◆ **SELECTED EXCERPT**:
○ ○ ○

Your reply has covered me. But i am pretty sure that our tendency as individuals to separating ourselves from those who approaching reality in a different way that we do is quite subtle and it can manifest in so many ways as the number of individuals that exists in the planet.

________________________________

From: xmca-bounces@weber.ucsd.edu on behalf of Andy Blunden
Sent: Fri 27/07/2012 11:50 AM
To: Nektarios Alexi
Cc: eXtended Mind, Culture, Activity
Subject: Re: [xmca] Taking culture into account/Doing harm?



Not at all, Alex. They clearly suffered from some misconceptions in this
area. My problems are to do with the idea that this limitation is
necessarily shared by anyone who uses their ideas, i.e., to be a
Vygotskyist you have to be some kind of cultural imperialist. And that
it is impossible to meaningfully relate to someone with a dualistic view
of nature if you have yourself a materialist theory of knowledge such as
Activity Theory, or for that matter some variety of Deconstructionism.
That you have to be a horse in order to judge a horse, or more
precisely, that you can't be just this kind of not-horse in order to
teach horses. I also question the idea of making Vygotsky to blame for
the entire fabric of modern society which confronts an indigenous person
... which obviously, put this way, no-one does.

I am asking people to disassemble these totalities, as Scribner advises
on p. 132, citing Vygotsky.

Andy

Nektarios Alexi wrote:
> Hello Andy,
> 
> If i understood well, your position is that it is a kind of
> misunderstanding from some or many scholars  that Vygotsky and Luria
> were thinking of indigenous people as psychologically primitive?

○ ○ ○

◆ **GIVEN ENTRIES**:
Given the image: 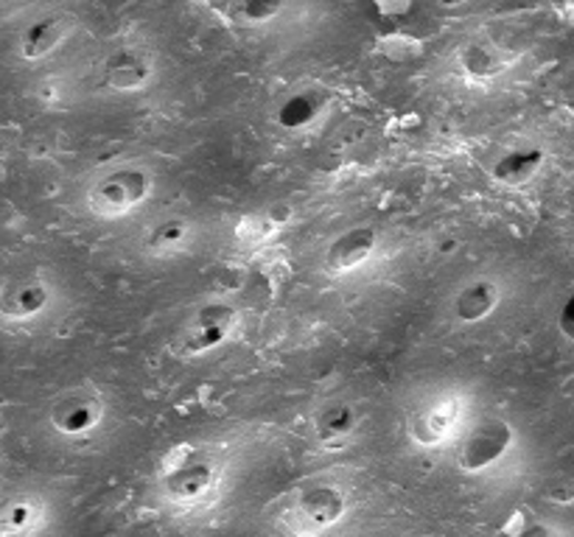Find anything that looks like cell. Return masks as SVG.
<instances>
[{"mask_svg":"<svg viewBox=\"0 0 574 537\" xmlns=\"http://www.w3.org/2000/svg\"><path fill=\"white\" fill-rule=\"evenodd\" d=\"M143 193H147V176L138 174V171H121V174H112L110 180L101 182L93 199L104 211H123V207L135 205Z\"/></svg>","mask_w":574,"mask_h":537,"instance_id":"7a4b0ae2","label":"cell"},{"mask_svg":"<svg viewBox=\"0 0 574 537\" xmlns=\"http://www.w3.org/2000/svg\"><path fill=\"white\" fill-rule=\"evenodd\" d=\"M499 294H496V286L493 283H474L471 288H465L463 294H460L457 300V314L463 316V320H482V316H487L493 311V305H496Z\"/></svg>","mask_w":574,"mask_h":537,"instance_id":"ba28073f","label":"cell"},{"mask_svg":"<svg viewBox=\"0 0 574 537\" xmlns=\"http://www.w3.org/2000/svg\"><path fill=\"white\" fill-rule=\"evenodd\" d=\"M149 79V64L138 53L123 51L107 64V82L118 90H135Z\"/></svg>","mask_w":574,"mask_h":537,"instance_id":"8992f818","label":"cell"},{"mask_svg":"<svg viewBox=\"0 0 574 537\" xmlns=\"http://www.w3.org/2000/svg\"><path fill=\"white\" fill-rule=\"evenodd\" d=\"M452 417L454 412L449 409V406H434L426 415H421V421H417L415 426V437L421 439V443H437V439L449 432V426H452Z\"/></svg>","mask_w":574,"mask_h":537,"instance_id":"7c38bea8","label":"cell"},{"mask_svg":"<svg viewBox=\"0 0 574 537\" xmlns=\"http://www.w3.org/2000/svg\"><path fill=\"white\" fill-rule=\"evenodd\" d=\"M59 40H62V20L59 18L42 20V23L31 26L29 34H26L23 40L26 57H42V53L51 51Z\"/></svg>","mask_w":574,"mask_h":537,"instance_id":"9c48e42d","label":"cell"},{"mask_svg":"<svg viewBox=\"0 0 574 537\" xmlns=\"http://www.w3.org/2000/svg\"><path fill=\"white\" fill-rule=\"evenodd\" d=\"M507 445L510 428L504 426V423H482V426L465 439L463 454H460V465H463L465 470H480V467L496 462Z\"/></svg>","mask_w":574,"mask_h":537,"instance_id":"6da1fadb","label":"cell"},{"mask_svg":"<svg viewBox=\"0 0 574 537\" xmlns=\"http://www.w3.org/2000/svg\"><path fill=\"white\" fill-rule=\"evenodd\" d=\"M373 244H375V239L370 230H353V233L342 235V239L336 241L329 252L331 268H336V272H345V268L359 266V263H362L364 257L373 252Z\"/></svg>","mask_w":574,"mask_h":537,"instance_id":"5b68a950","label":"cell"},{"mask_svg":"<svg viewBox=\"0 0 574 537\" xmlns=\"http://www.w3.org/2000/svg\"><path fill=\"white\" fill-rule=\"evenodd\" d=\"M541 163V154L538 152H516V154H510V158H504L502 163L496 165V171L493 174L499 176L502 182H524L533 176V171L538 169Z\"/></svg>","mask_w":574,"mask_h":537,"instance_id":"30bf717a","label":"cell"},{"mask_svg":"<svg viewBox=\"0 0 574 537\" xmlns=\"http://www.w3.org/2000/svg\"><path fill=\"white\" fill-rule=\"evenodd\" d=\"M516 537H552V535L544 529V526H527V529H524L522 535H516Z\"/></svg>","mask_w":574,"mask_h":537,"instance_id":"e0dca14e","label":"cell"},{"mask_svg":"<svg viewBox=\"0 0 574 537\" xmlns=\"http://www.w3.org/2000/svg\"><path fill=\"white\" fill-rule=\"evenodd\" d=\"M31 518H34V513H31V507H26V504H7V507L0 509V535H20V531L29 529Z\"/></svg>","mask_w":574,"mask_h":537,"instance_id":"4fadbf2b","label":"cell"},{"mask_svg":"<svg viewBox=\"0 0 574 537\" xmlns=\"http://www.w3.org/2000/svg\"><path fill=\"white\" fill-rule=\"evenodd\" d=\"M342 515V498L336 490H311L309 496L300 501L298 518H300V529L305 531H320L325 526L334 524L336 518Z\"/></svg>","mask_w":574,"mask_h":537,"instance_id":"3957f363","label":"cell"},{"mask_svg":"<svg viewBox=\"0 0 574 537\" xmlns=\"http://www.w3.org/2000/svg\"><path fill=\"white\" fill-rule=\"evenodd\" d=\"M42 305H46V288L34 286V283L14 288V292H9L7 300H3V311L12 316H31L37 314Z\"/></svg>","mask_w":574,"mask_h":537,"instance_id":"8fae6325","label":"cell"},{"mask_svg":"<svg viewBox=\"0 0 574 537\" xmlns=\"http://www.w3.org/2000/svg\"><path fill=\"white\" fill-rule=\"evenodd\" d=\"M211 485H213V467L208 465H185L169 479V487L174 490V496L180 498L200 496V493L211 490Z\"/></svg>","mask_w":574,"mask_h":537,"instance_id":"52a82bcc","label":"cell"},{"mask_svg":"<svg viewBox=\"0 0 574 537\" xmlns=\"http://www.w3.org/2000/svg\"><path fill=\"white\" fill-rule=\"evenodd\" d=\"M351 426H353L351 409H345V406H334V409L325 412L323 421H320V434H323L325 439H334L351 432Z\"/></svg>","mask_w":574,"mask_h":537,"instance_id":"5bb4252c","label":"cell"},{"mask_svg":"<svg viewBox=\"0 0 574 537\" xmlns=\"http://www.w3.org/2000/svg\"><path fill=\"white\" fill-rule=\"evenodd\" d=\"M275 12H278V7H259V3H252V7L241 9V14H244L250 23H264V20L272 18Z\"/></svg>","mask_w":574,"mask_h":537,"instance_id":"2e32d148","label":"cell"},{"mask_svg":"<svg viewBox=\"0 0 574 537\" xmlns=\"http://www.w3.org/2000/svg\"><path fill=\"white\" fill-rule=\"evenodd\" d=\"M95 421H99V401L90 395H82V392L62 397L53 406V423L62 432H84Z\"/></svg>","mask_w":574,"mask_h":537,"instance_id":"277c9868","label":"cell"},{"mask_svg":"<svg viewBox=\"0 0 574 537\" xmlns=\"http://www.w3.org/2000/svg\"><path fill=\"white\" fill-rule=\"evenodd\" d=\"M180 235H182V224L180 222H165L163 227L154 233V244L171 246V244H177V241H180Z\"/></svg>","mask_w":574,"mask_h":537,"instance_id":"9a60e30c","label":"cell"}]
</instances>
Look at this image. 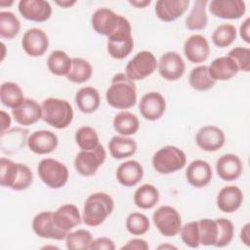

○ ○ ○

◆ **COMPLETE THE FOLLOWING**:
(a) Extract the passage of the email exchange between "I am asking" and "as psychologically primitive?", inclusive.
(b) Give every field label in the message header of the email exchange.
The records are separate material, unconnected to the email exchange.

◆ **SOLVED PROBLEMS**:
(a)
I am asking people to disassemble these totalities, as Scribner advises
on p. 132, citing Vygotsky.

Andy

Nektarios Alexi wrote:
> Hello Andy,
> 
> If i understood well, your position is that it is a kind of
> misunderstanding from some or many scholars  that Vygotsky and Luria
> were thinking of indigenous people as psychologically primitive?

(b) From, Sent, To, Cc, Subject